[Text shown]
==============================

The biggest chances to actually see the vignetting we have at 200 mm. It reaches the level of 25% (-0.83 EV) at the maximum relative aperture. Fortunately once again on stopping down to the f/4.0 aperture we make this aberration decrease to an unobtrusive value of 10%.

Using the converter helps to fight vignetting efficiently because by f/4.0 it is 16% and by f/5.6 it decreases to only 3%.

On the full frame sensor of the Canon 5D the situation is totally different, though. Here the vignetting is visible at all focal lengths and reaches high values. At 70 mm and by f/2.8 the brightness loss in the frame corners amounts to 45% (-1.74 EV). On stopping down to f/4.0 it decreases to 23%. By f/5.6 it is still at the level of 15% and only by using the aperture of f/8 we see the problem disappear completely (8%).

==============================

[Data section]
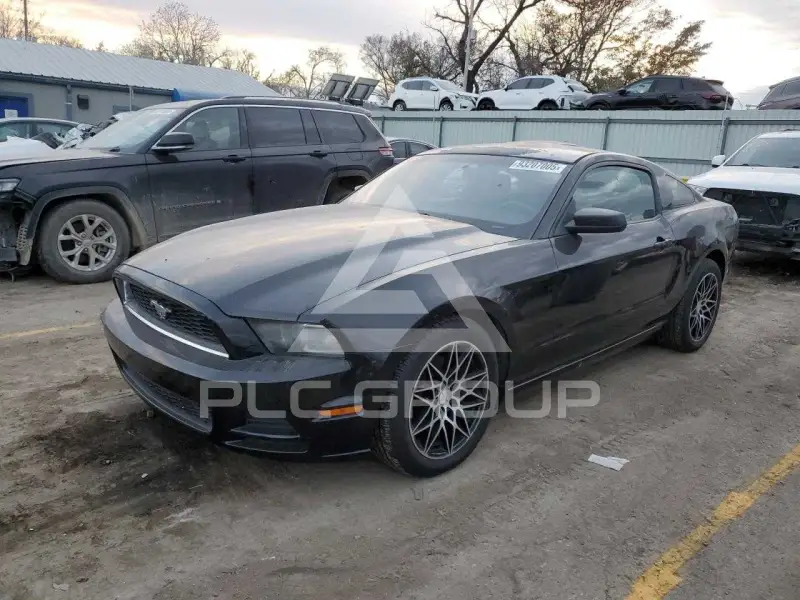 2014 Ford MUSTANG фото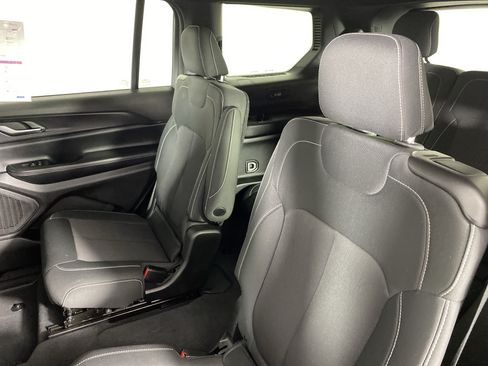 Used 2024 Jeep Grand Cherokee L Laredo w/ Luxury Tech Group I AWD/4WD image 32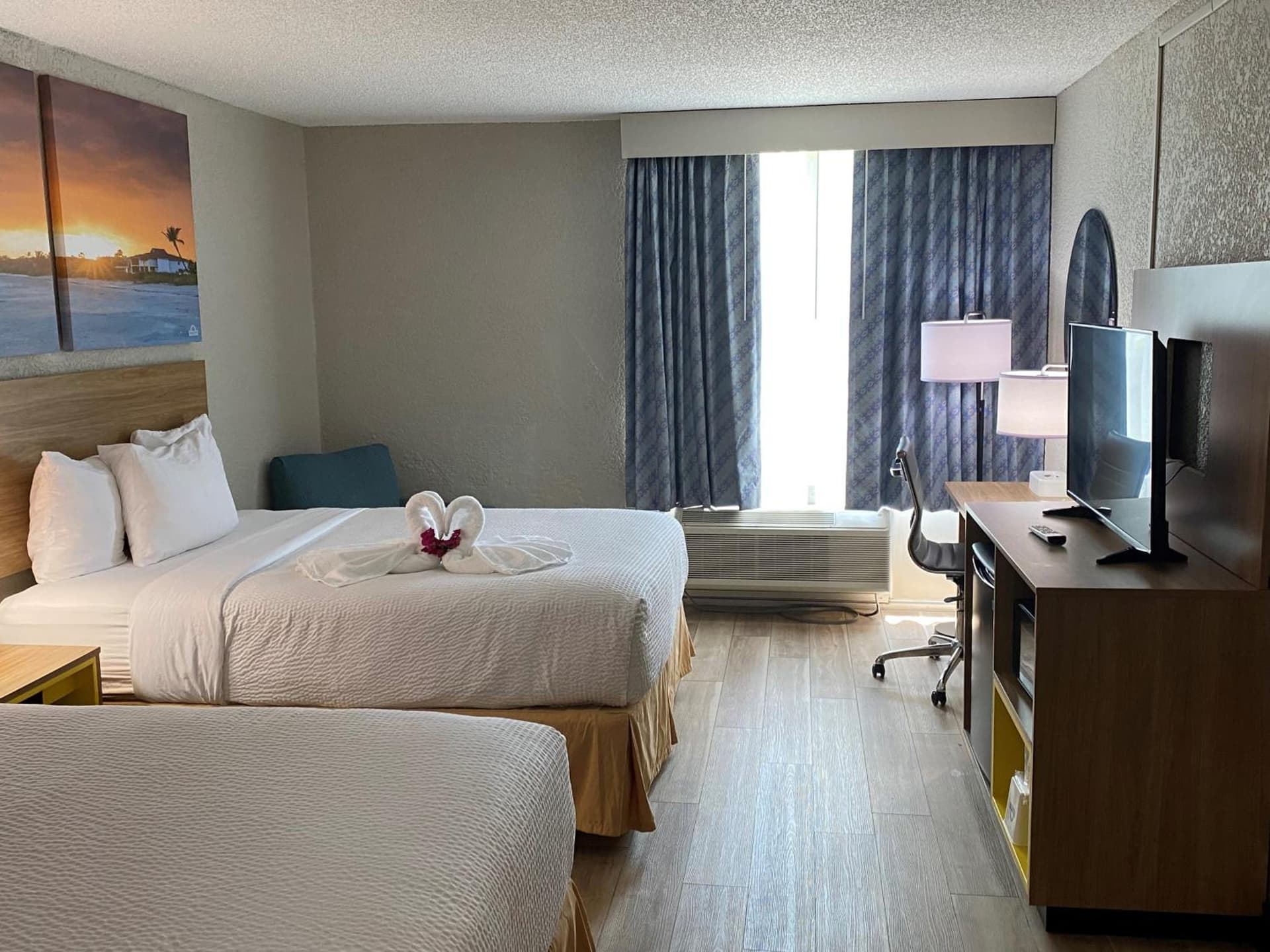 Days Inn & Suites by Wyndham Fort Pierce Midtown gallery photo in Fort Pierce, FL — image 18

==============================

[Aim of the task] Continue the text on lens vignetting, starting right after its final sentence. The lines above are separate material, unrelated to the text on vignetting.

[Task result]
The situation at 135 mm is very similar. There, at the maximum aperture, the aberration reaches the level of 50% (-2.0 EV). On stopping down to f/4.0 we see it decreasing to 30% and by f/5.6 it amounts to 23%. The vignetting becomes imperceptible only near f/8 and f/11 where it is 14% and 8% respectively.

The longest focal length seems to be the weakest point. The vignetting at the maximum aperture reaches as much as 53% (-2.16 EV). It decreases on stopping down – by f/4.0 it amounts to 31%, by f/5.6 – 20%, by f/8.0 – 13% and by f/11 - only 7%.

Again using the converter helps fighting against this aberration. By f/4.0 we notice a light fall-off in the frame corners of 44% (-1.7 EV). By f/5.6 the vignetting decreases to 20% and by f/8.0 it disappears completely (3%).